In the end, the first exchange in the House of Commons between Prime Minister Justin Trudeau and Official Opposition Leader Andrew Scheer was a classy one.
Monday marked the first question period Trudeau has attended since Scheer became the Conservative leader. His new chief rival kicked things off by reflecting on the terror attack in London, U.K. on Saturday.
“I want to thank the prime minister for his statement and I trust that all members stand in solidarity at this time,” Scheer began.
The new Tory leader noted how Christine Archibald from British Columbia was killed in the attack. Archibald was a former social worker who helped homeless people before moving to Europe to be with her fiancé.
Scheer noted how Archibald’s family is asking Canadians to volunteer their time and money to homeless shelters in her name, and “tell them Chrissy sent you.”
“I want to echo that sentiment today,” Scheer said, before asking for an update on the government’s response to the attack.
New Tory Leader Andrew Scheer listens to Prime Minister Justin Trudeau in question period on June 5, 2017. (Photo: Adrian Wyld/The Canadian Press)
The prime minister also expressed condolences to Archibald’s family and friends. Trudeau said he had just spoken with British Prime Minister Theresa May to convey how Canadians stand in solidarity with all British people.
“I thank the leader of the Official Opposition for his question and I look forward to working with him on issues of import to all Canadians,” Trudeau said.

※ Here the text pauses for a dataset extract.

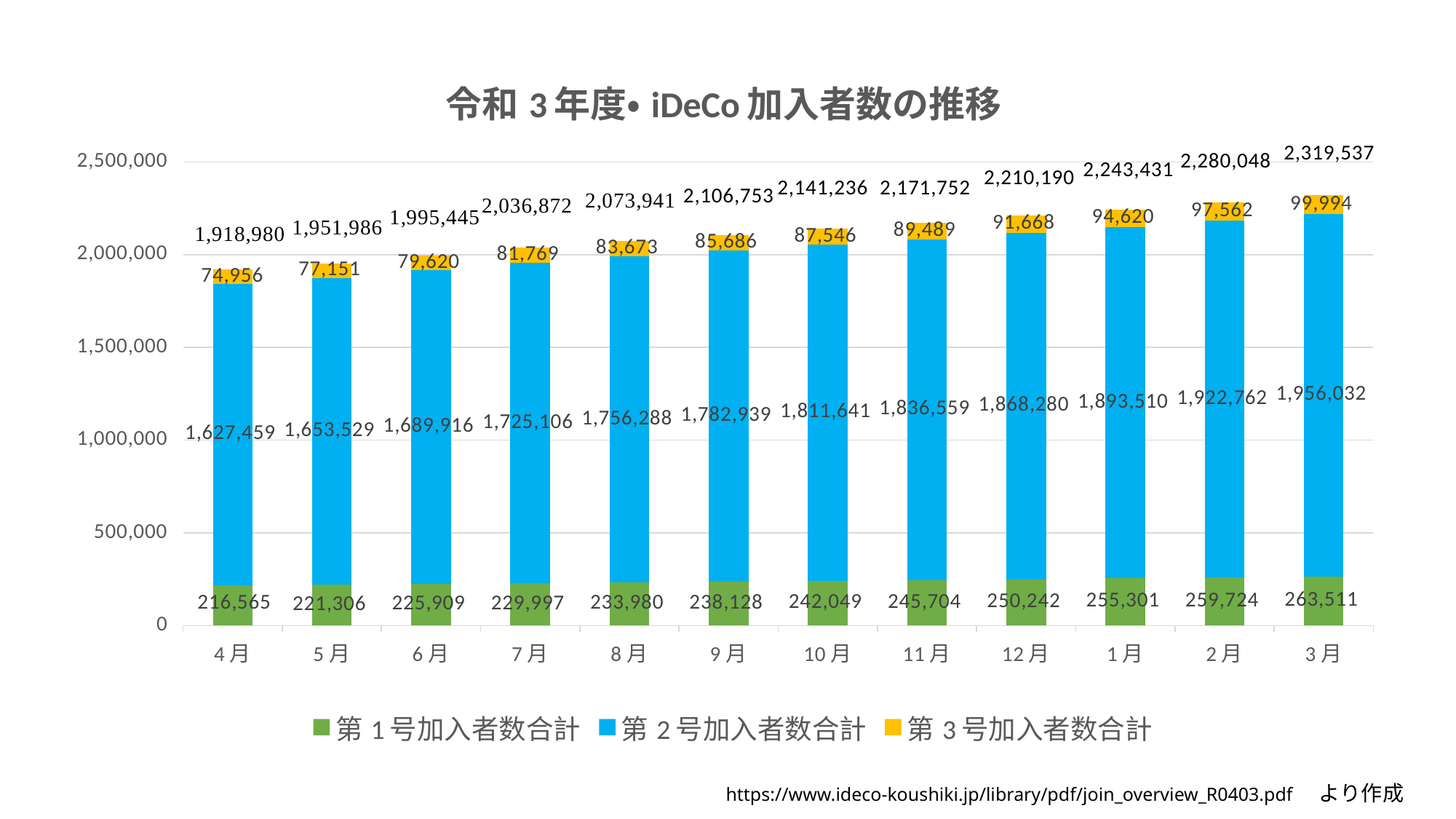
Which month has the highest total number of subscribers? 3月 What is the value of 第２号加入者数合計 for 4月? 1,627,459 How many months are shown on the x axis? 12 What type of chart is shown on the slide? Stacked bar chart What is the difference between the 第２号加入者数合計 values for 3月 and 4月? 328,573 Do the total subscriber numbers rise or fall from 4月 to 3月? Rise What is the value of 第１号加入者数合計 for 12月? 250,242 Which month has the lowest value for 第１号加入者数合計? 4月 What is the value of 第３号加入者数合計 for 3月? 99,994 Which is larger, the 第３号加入者数合計 value for 7月 or for 11月? 11月 What is the total number of subscribers shown for 9月? 2,106,753 How many series does the legend list? 3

Liberal MPs and many Conservatives rose in a standing ovation.
Before question period, MPs held a moment of silence for Archibald, who hailed from Castlegar, B.C., and all other victims.
'She had room in her heart for everyone'
NDP MP Murray Rankin, Tory House Leader Candice Bergen and Liberal MP Stephen Fuhr also paid tributes with speeches to the House.

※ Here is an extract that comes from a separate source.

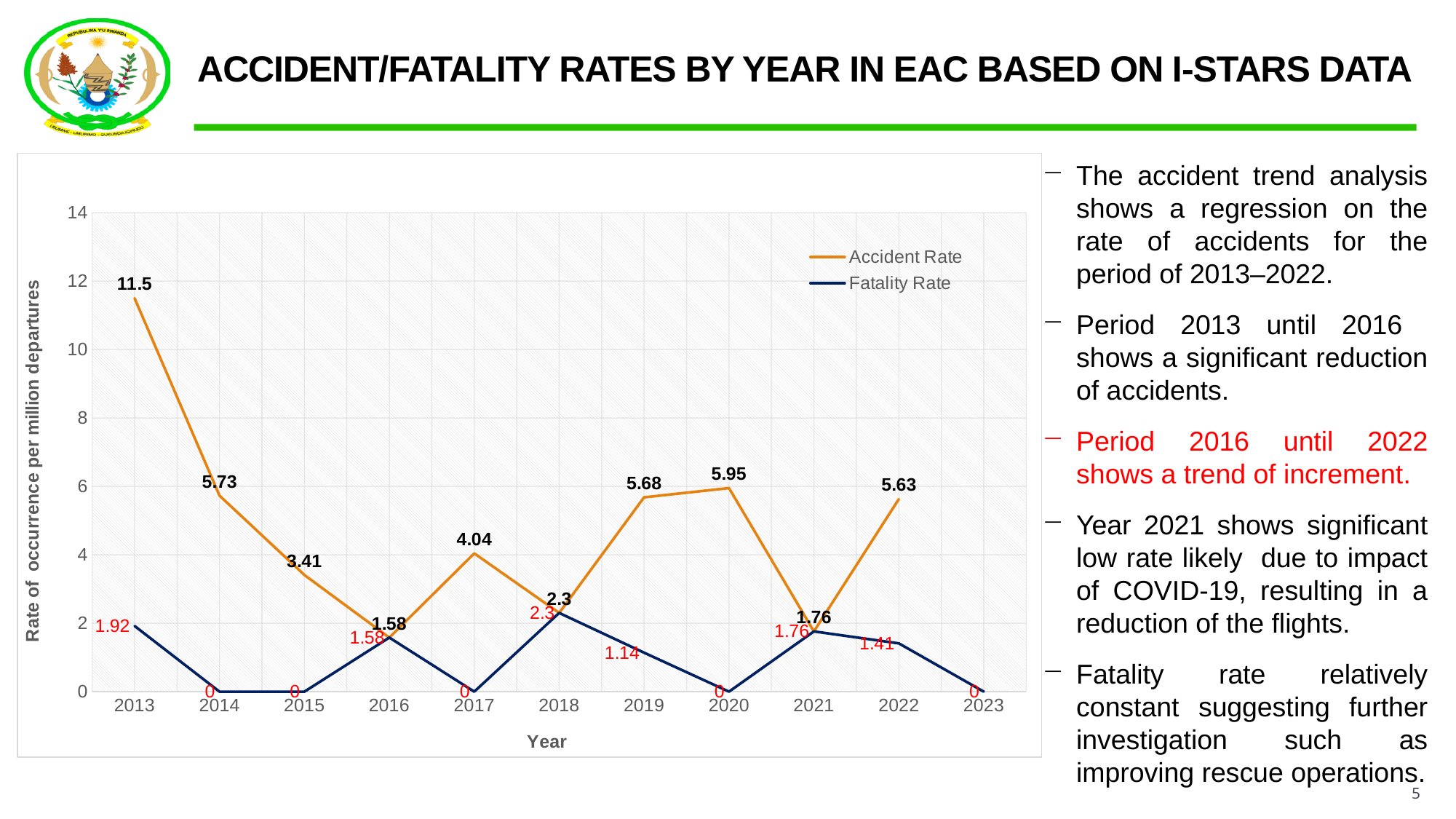
In which year is the Accident Rate lowest? 2016 How many years are shown on the x axis? 11 What is the label of the y axis? Rate of occurrence per million departures What type of chart is shown on the slide? line chart How many series does the legend list? 2 What is the Fatality Rate for 2019? 1.14 What is the Accident Rate for 2020? 5.95 Does the Accident Rate rise or fall from 2013 to 2016? fall Which is larger, the Accident Rate in 2019 or in 2022? 2019 In which year is the Accident Rate highest? 2013 What is the difference between the Accident Rate in 2013 and in 2014? 5.77 What is the Accident Rate for 2013? 11.5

Rankin noted how Archibald died in her fiancé's arms after three terrorists “turned a van into a weapon.”
“Christine has been described as a bright light by those around her. She dedicated her life to helping the homeless and people suffering from addictions,” Rankin said.
“Her family said that she had room in her heart for everyone and believed everyone was to be valued and respected. Her life deserved that same respect.”